Attention only control group refers to a control group whose members meet regularly with a clinician but receive no "active" treatment.

In psychology research, an attention-only control group is a type of control group used to isolate the effects of attention on the outcomes of an experiment. In this type of control group, participants receive the same amount of attention from the experimenter as the experimental group, but do not receive any of the experimental treatment or manipulation.

The purpose of using an attention-only control group is to determine whether any observed effects in the experimental group are due to the experimental manipulation itself, or simply due to the increased attention given to participants. By comparing the results of the experimental group to the attention-only control group, researchers can better determine whether the treatment or manipulation had a significant effect on the outcome variables.

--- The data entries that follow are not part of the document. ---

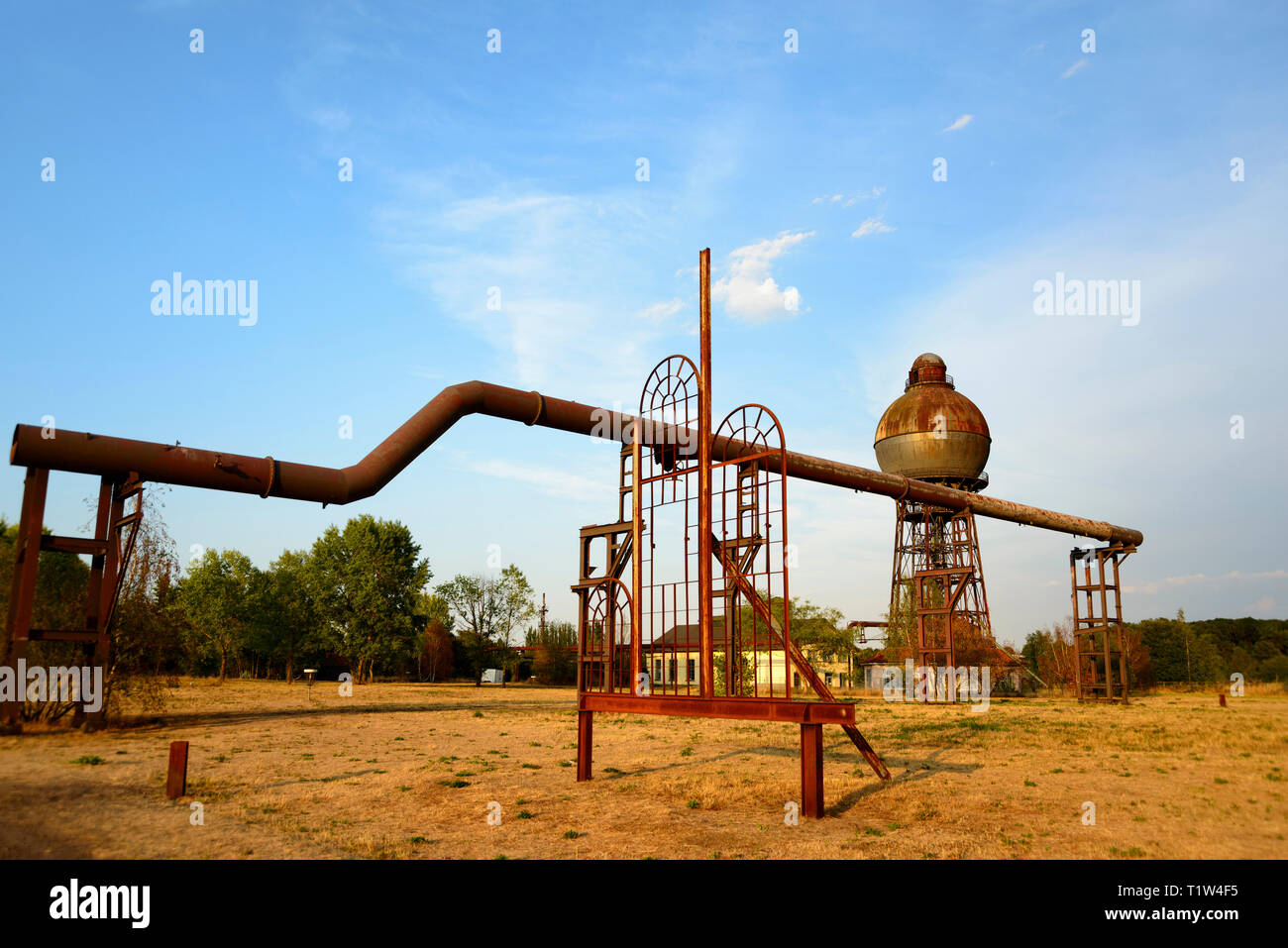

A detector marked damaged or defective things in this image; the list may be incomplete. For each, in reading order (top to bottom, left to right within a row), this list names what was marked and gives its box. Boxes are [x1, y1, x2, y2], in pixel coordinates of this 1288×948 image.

rusty steel support frame [0, 471, 141, 731]
bent pipe section [7, 375, 1138, 543]
rusty metal pipeline [7, 378, 1138, 548]
rust texture on steel [7, 399, 1138, 543]
rusty metal gate structure [0, 246, 1148, 813]
rusty steel support frame [1071, 541, 1133, 705]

For example, let's say a researcher is interested in studying the effects of a new memory training program on participants' memory performance. They randomly assign participants to either the experimental group, which receives the memory training program, or the attention-only control group, which receives the same amount of attention from the experimenter but does not receive the memory training program. Both groups are then tested on their memory performance using the same task. If the experimental group shows significant improvement on the memory task compared to the control group, the researcher can conclude that the memory training program was effective in improving memory performance.

Similar concepts to the attention-only control group include the placebo control group and the no-treatment control group. In a placebo control group, participants receive a treatment that is similar in appearance to the experimental treatment but does not contain the active ingredient or component hypothesized to have the effect. In a no-treatment control group, participants do not receive any treatment or manipulation and are simply observed for changes in the outcome variable. These types of control groups can also help isolate the effects of attention in experimental research.

Overall, the use of attention-only control groups is an important methodological consideration in experimental research, as it helps to establish the causal relationship between an experimental manipulation and the outcome variable.